Auch eine verbreitete Feindselig- oder Gleichgültigkeit gegen Deutschland sieht Schmid nicht: Die Hälfte der Muslime engagiere sich in deutschen Vereinen, Parteien, Gewerkschaften. Die CDU-Politikerin Rita Süssmuth, die bis 2001 die von Rot-Grün berufene Zuwanderungskommission leitete, liest auch aus dem Andrang zu den Integrationskursen Integrationswillen: „Die Nachfrage ist größer als die finanziellen Möglichkeiten“, sagte sie dem Tagesspiegel, und weit über 60 Prozent der Teilnehmer seien Frauen. Weil 15 Millionen Euro fehlten, müsse man seit Juli Bewerber auf später vertrösten.

Als wichtigste Handlungsfelder der Integration nennt der Bericht – nicht überraschend – wieder Bildung und Sprache. BAMF-Chef Schmid plädierte dafür, Deutsch weiter auf relativ hohem Niveau als „Bildungssprache“ zu vermitteln. Viele Kinder scheiterten in der Schule oft nicht an Fächern, sondern an der Sprache, die sie für sie brauchten, heißt es im Text, der auffallend darauf setzt, die Migranten selbst einzubeziehen – sei es durch Bildung der Eltern dieser Kinder, sei es durch Lehrkräfte mit ausländischen Wurzeln. Derzeit machen sie nur 1,2 Prozent der deutschen Pädagogen aus und sind auch im Lehramtsstudium, anders als unter Ingenieuren, Ärzten, Betriebswirten, weit unterdurchschnittlich vertreten.

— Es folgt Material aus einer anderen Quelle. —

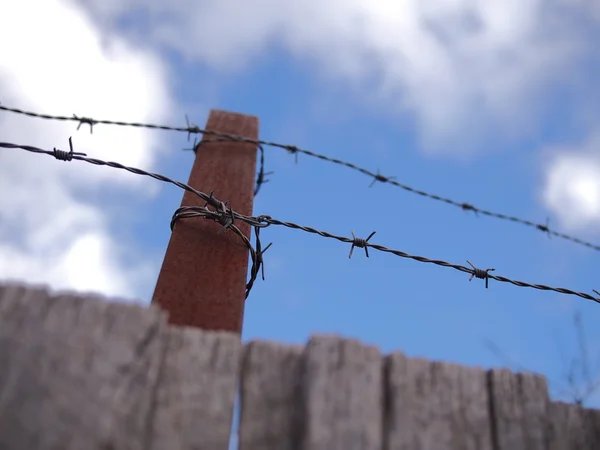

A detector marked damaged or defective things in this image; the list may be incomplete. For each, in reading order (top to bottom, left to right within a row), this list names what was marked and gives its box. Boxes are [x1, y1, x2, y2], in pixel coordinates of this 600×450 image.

rusty barbed wire [2, 103, 596, 255]
rusty barbed wire [2, 138, 596, 302]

Empfohlen wird hier mehr Werbung für den Beruf in den Migrantencommunities und die „interkulturelle Öffnung der Lehrerschaft“.

Wenige Stunden, bevor de Maizière und Schmid ihr 200-Seiten-Programm vorstellten, hatte die Opposition die bisher heftigsten Angriffe auf die Beauftragte der Bundesregierung für Migration, Flüchtlinge und Integration gefahren. Staatsministerin Maria Böhmer (CDU) sei eine „Fehlbesetzung“, „Frühstücksdirektorin“, „Grüßtante“ (SPD), „eine Schauspielerin, die große Ankündigungen macht, tatsächlich aber nichts bewegt“ (Grüne). Der Vorwurf, Böhmer verstehe sich anders als alle ihre Vorgängerinnen nicht als Anwältin der Migranten, sondern als Transmissionsriemen von Regierungsabsichten, ist nicht neu. De Maizières Programm-Veröffentlichung am Mittwoch gibt aber erneut Hinweise darauf, dass praktische Politik nach wie vor in seinem Hause gemacht wird. Im Text selbst wird der „Nationale Integrationsplan“, den Böhmer mit der Kanzlerin vor drei Jahren präsentierte, als Vorarbeit geführt, an die „angeknüpft werden“ konnte. Warum Böhmer nicht dabei sei, wollte am Mittwoch ein Journalist wissen. De Maizières knappe Antwort: Weil sie in Kanada sei.